** Opening TEXT block **
= Suncreek United Methodist Church =

Suncreek United Methodist Church is a United Methodist Church in Allen, Texas, part of the Horizon Texas Conference of The UMC. In June 1995, Rev. Burt Palmer was appointed to begin a new United Methodist Church in Allen. By September of that year, three families were gathering to worship at the parsonage. The group grew, and by the end of that year, Sunday morning worship moved to Green Elementary School. Then, on September 22, 1996, Suncreek was officially constituted as a United Methodist Church. In early 1999, the church began to build on property at Suncreek and McDermott Drives. This involved renovating a home that was on the site and adding additional rooms for a Sanctuary and classes. In September 1999, the church left Green Elementary and began meeting in the new buildings. Rev. Kathleen Baskin-Ball was appointed Senior Pastor of Suncreek in June 2001. The following May, the church gathered for a Sunday morning worship service under a large tent to kickoff a capital campaign that would purchase land, renovate the existing building, erect a new building and Sanctuary, and add parking. One year later, the church broke ground on this phase of its development. The new building was completed in April 2004 and consecrated by Bishop William B. Oden on May 23, 2004. In early 2007, Rev. Kathleen Baskin-Ball was diagnosed with cancer. Despite the challenges of her illness and treatment, she continued to lead, serve and love the congregation until her death on December 2, 2008. One of Kathleen's favorite ministerial duties was performing baptisms. We desire to remember her with the beautiful Garden in our esplanade just south of the breezeway connecting the sanctuary with the children's area. Rev. Dr. Thomas O. Palmer was appointed as Senior Pastor in June, 2009 and served until June, 2013. He now serves as Senior Pastor of Coppell United Methodist Church. Rev. Dr. Keith Payne Boone was appointed as Senior Pastor in June, 2013 and served until June, 2016. He now serves as Senior Pastor of University Park United Methodist Church in Dallas. Rev. Dr. Barry Hughes was appointed as Senior Pastor in June, 2016.
** Closing TEXT block **
▶ **ASSIGNED TASK**
According to the church history, why did the congregation gather for a Sunday morning worship service under a large tent, and what was that effort meant to pay for?
** Opening RECORD EXTRACTS block **
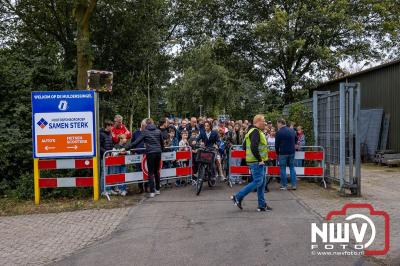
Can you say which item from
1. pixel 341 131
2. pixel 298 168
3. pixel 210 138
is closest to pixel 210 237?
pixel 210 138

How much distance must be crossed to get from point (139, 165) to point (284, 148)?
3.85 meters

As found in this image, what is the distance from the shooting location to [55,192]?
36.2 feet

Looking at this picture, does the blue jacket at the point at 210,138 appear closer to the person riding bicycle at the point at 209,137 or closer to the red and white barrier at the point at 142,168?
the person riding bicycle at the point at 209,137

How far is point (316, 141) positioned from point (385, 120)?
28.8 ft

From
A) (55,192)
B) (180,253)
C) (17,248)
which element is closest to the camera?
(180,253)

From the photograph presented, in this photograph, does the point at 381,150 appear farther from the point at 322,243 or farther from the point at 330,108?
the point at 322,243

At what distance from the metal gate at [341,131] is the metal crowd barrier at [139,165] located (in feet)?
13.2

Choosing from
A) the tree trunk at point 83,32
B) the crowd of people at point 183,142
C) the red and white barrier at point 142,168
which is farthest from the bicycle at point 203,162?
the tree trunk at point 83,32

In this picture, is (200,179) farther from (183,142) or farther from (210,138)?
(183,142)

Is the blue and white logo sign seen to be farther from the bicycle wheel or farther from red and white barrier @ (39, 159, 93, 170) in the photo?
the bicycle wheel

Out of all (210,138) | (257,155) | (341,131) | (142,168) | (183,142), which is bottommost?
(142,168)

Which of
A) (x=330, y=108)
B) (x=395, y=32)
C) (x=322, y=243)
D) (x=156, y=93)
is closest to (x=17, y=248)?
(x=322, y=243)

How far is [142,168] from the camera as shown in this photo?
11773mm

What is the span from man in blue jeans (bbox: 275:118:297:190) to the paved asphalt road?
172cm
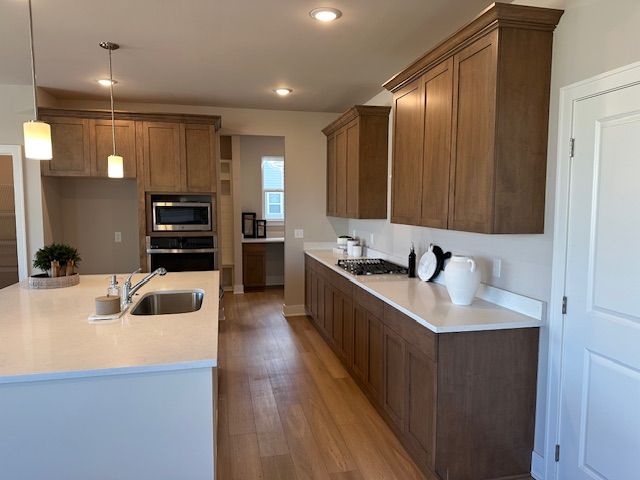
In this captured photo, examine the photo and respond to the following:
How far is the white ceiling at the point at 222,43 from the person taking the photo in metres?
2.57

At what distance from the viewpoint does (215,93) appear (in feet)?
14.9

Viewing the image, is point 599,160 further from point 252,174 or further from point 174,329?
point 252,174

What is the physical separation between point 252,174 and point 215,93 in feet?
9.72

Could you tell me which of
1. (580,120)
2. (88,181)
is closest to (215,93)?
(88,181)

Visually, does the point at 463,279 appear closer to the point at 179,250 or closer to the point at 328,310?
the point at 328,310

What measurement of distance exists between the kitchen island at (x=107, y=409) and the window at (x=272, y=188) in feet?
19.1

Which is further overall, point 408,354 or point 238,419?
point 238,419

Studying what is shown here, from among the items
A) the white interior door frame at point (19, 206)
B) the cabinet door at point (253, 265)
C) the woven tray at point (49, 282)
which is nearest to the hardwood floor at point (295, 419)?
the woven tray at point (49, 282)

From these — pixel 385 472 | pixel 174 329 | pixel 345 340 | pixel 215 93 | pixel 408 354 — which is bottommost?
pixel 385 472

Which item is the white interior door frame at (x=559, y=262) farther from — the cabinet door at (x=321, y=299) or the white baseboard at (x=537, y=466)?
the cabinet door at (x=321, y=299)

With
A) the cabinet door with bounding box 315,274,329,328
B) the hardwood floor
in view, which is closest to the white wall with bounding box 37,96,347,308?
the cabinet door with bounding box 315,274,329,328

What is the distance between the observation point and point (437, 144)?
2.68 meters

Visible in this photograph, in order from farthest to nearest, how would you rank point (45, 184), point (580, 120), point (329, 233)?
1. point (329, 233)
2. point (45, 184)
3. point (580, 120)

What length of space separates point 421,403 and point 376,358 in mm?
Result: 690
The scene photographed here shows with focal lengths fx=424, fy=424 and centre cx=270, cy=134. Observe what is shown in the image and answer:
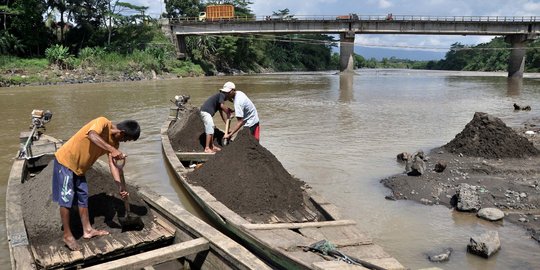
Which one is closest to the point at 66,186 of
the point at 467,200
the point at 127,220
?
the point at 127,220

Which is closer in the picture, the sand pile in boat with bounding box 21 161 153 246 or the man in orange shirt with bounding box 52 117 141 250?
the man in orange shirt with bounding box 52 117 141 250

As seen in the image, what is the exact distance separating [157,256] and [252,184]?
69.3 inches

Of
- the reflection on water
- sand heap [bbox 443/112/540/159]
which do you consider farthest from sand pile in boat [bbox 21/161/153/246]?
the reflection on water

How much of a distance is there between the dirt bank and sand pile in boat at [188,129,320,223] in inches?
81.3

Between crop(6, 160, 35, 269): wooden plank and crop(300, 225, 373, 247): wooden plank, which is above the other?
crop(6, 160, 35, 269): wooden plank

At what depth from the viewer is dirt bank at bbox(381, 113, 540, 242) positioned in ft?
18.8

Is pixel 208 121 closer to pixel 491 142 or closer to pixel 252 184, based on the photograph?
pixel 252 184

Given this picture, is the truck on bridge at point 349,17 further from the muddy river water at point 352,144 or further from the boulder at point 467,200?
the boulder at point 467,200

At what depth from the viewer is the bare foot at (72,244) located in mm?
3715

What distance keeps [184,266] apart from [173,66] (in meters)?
** Closing RECORD EXTRACTS block **
▶ **RESULT**
The tent service kicked off a capital campaign. The campaign was meant to purchase land, renovate the existing building, erect a new building and Sanctuary, and add parking.